Every line below between the one holding "Shadow 600 Vale" and the one holding "Favorite denim shorts", inclusive, should be copied exactly, and no other line.

*** Listed records ***

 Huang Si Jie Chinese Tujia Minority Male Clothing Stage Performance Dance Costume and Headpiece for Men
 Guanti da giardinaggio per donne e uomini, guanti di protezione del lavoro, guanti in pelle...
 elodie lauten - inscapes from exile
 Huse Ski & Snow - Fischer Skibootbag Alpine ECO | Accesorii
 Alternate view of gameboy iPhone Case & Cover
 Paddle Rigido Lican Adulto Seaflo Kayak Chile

*** End of Listed records ***
*** Listed records ***

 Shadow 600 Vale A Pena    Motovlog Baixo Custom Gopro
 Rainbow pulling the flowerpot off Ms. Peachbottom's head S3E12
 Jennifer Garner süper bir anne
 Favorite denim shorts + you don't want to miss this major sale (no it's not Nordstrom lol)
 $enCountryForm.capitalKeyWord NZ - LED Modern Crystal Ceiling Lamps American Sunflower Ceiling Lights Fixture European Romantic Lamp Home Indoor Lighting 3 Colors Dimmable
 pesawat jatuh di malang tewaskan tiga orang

*** End of Listed records ***
*** Listed records ***

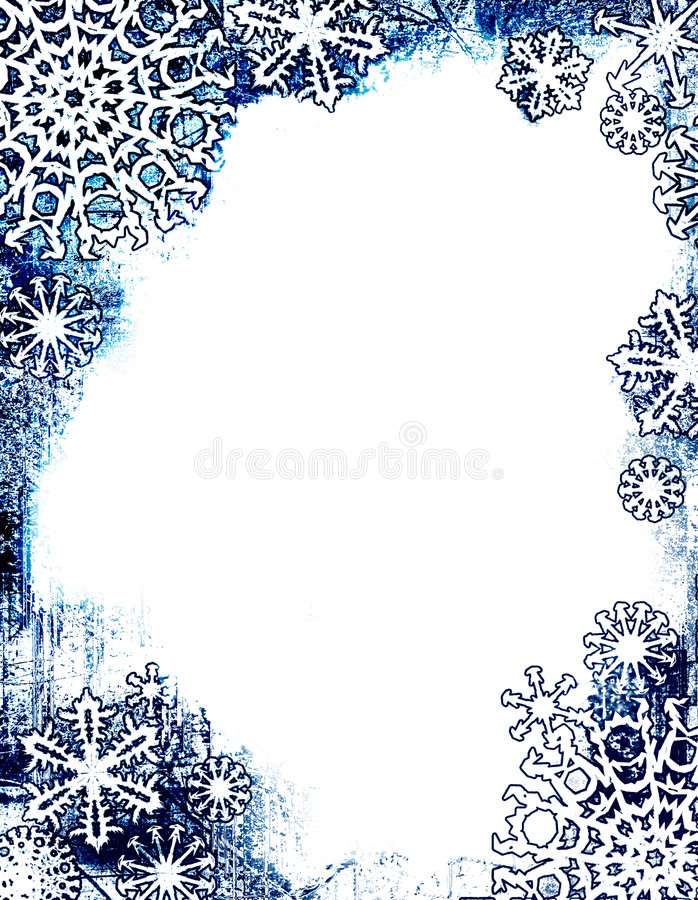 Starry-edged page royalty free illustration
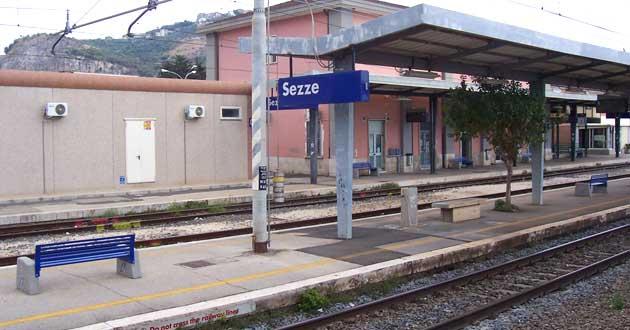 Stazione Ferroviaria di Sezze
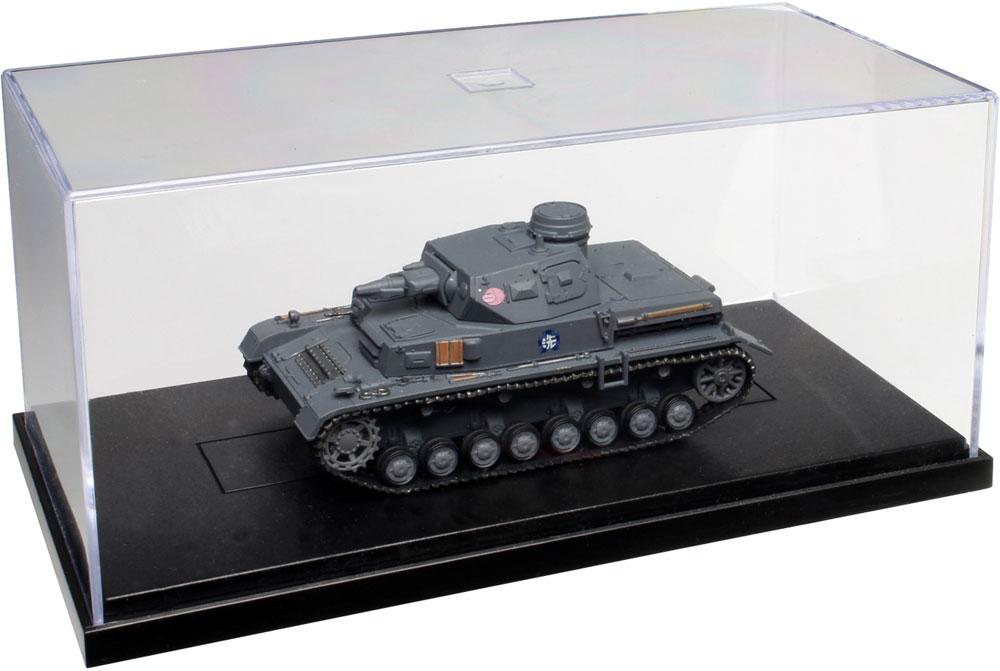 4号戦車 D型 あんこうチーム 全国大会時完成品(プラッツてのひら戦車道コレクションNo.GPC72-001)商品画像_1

*** End of Listed records ***

Written answer →
 Shadow 600 Vale A Pena    Motovlog Baixo Custom Gopro
 Rainbow pulling the flowerpot off Ms. Peachbottom's head S3E12
 Jennifer Garner süper bir anne
 Favorite denim shorts + you don't want to miss this major sale (no it's not Nordstrom lol)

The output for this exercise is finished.